Capítulo 14 somos novias

-Marceline, despierta dormilona… -Escuché decir pero yo todavía no quería despertar, me había dormido como a las 4 de la mañana y no tenía muchos ánimos de levantarme de la cama- Marceline ya es tarde.

-Mmm ¿ya desayunaste?- ella rió y me dio un golpecito en la nariz.

-Sí, lo hice.

-Mmm que bien- dije eso y después me moví para hacerle espacio- entra un rato más ¿Qué hora es?

- Son casi las 12.

-15 minutos más- y con eso me volví a quedar dormida no sin antes abrazar a Bonnie, íbamos a ir de compras… Glob… que floja era. Abrí los ojos de golpe sin siquiera haber pasado 5 minutos- vamos a ir de compras, me meteré a bañar.

-Pensé que ibas a dormir un poco- dijo confundida mientras yo me ponía en pie.

-Sí… pero eso lo puedo hacer cuando no te tenga… así que ¿ya te d… duchaste?- me ruboricé y pensé que era una idiota pues hace 10 segundos estaba bien, Bonnie me hacía sentir cosas muy extrañas.

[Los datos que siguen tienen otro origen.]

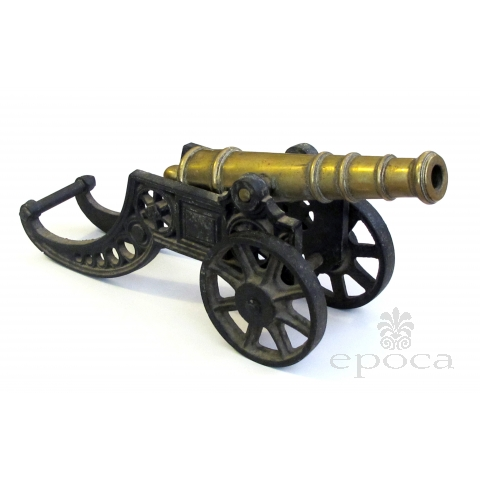 a finely rendered english victorian brass ornamental cannon on cast iron carriage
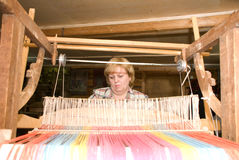 Weaver. At the old loom Stock Images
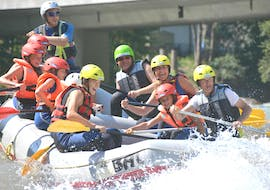 A group is having fun whilst participating in Rafting on the Enns River  organised by best adventure company Schladming.
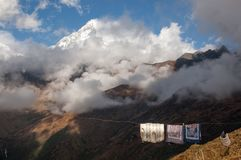 Unusual juxtaposition - drying laundry and Himalayan peaks with royalty free stock photography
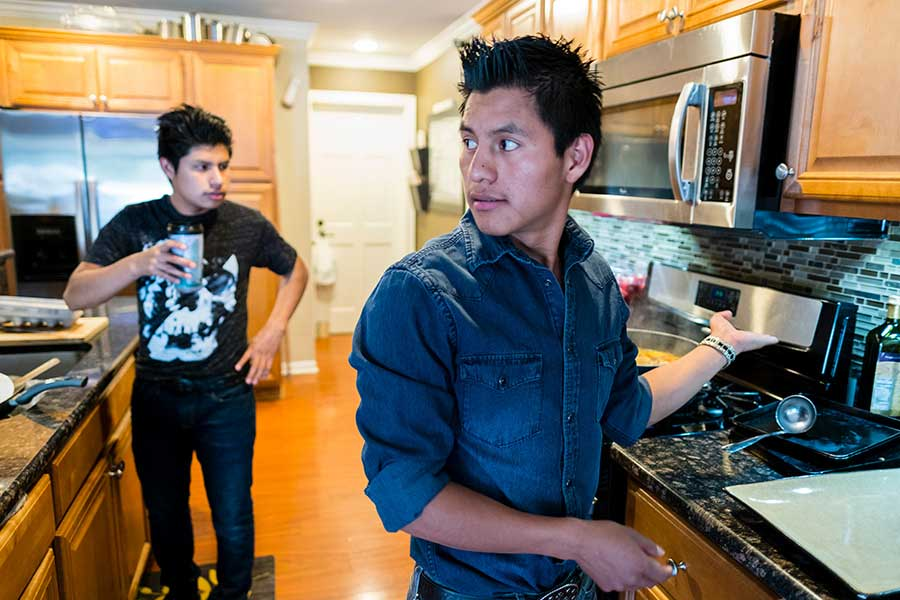Diego helps tidy up the kitchen at the house he shares with one of his brothers and six other boys in foster care.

-Sí, ya lo hice…- ella se ruborizó de igual forma y pensé en que ella nunca se había duchado con alguien lo cual me llenó de ternura… aunque…

-¿Te has duchado con alguien antes?

-Sí- wow eso me sorprendió pero no debía sentir nada pues yo ya lo había hecho decenas de veces, ella estaba sonriendo y yo quien sabe que expresión tenía- contigo, tonta.

-¿Conmigo?- me sorprendí aún más- ¿Cuándo?

-En el lago, Marceline- pareció entristecerse de que yo no recordara eso, pero si lo recordaba solo que yo no lo llamaría ducha- supongo tú lo has hecho.

-Claro, también contigo en el lago.- le sonreí y ella a mí. Me la estaba pasando en grande, aunque debía ducharme.

-Ya, pero con otras personas me refiero- me puse pendiente de su expresión.

-Bueno, pues sí.

-Ah, ya veo, que envidia- pero su expresión seguía en blanco- me acerqué a ella y la besé, ella es la única con la que yo quiero hacer todo.

-Dime, Bubblegum…- era la primera vez que la llamaba así- ¿Me harías el honor de… ser mi novia?

A lo que ella comenzó a reír, después puso sus manos en cada una de sus mejillas, yo solo expectante a lo que diría.

-Pensé- seguía riendo- pensé que me pedirías que me duchara contigo.

-Y bueno…- yo ya me estaba poniendo nerviosa.

-Marceline- me envolvió en un abrazo- te amo, Sí.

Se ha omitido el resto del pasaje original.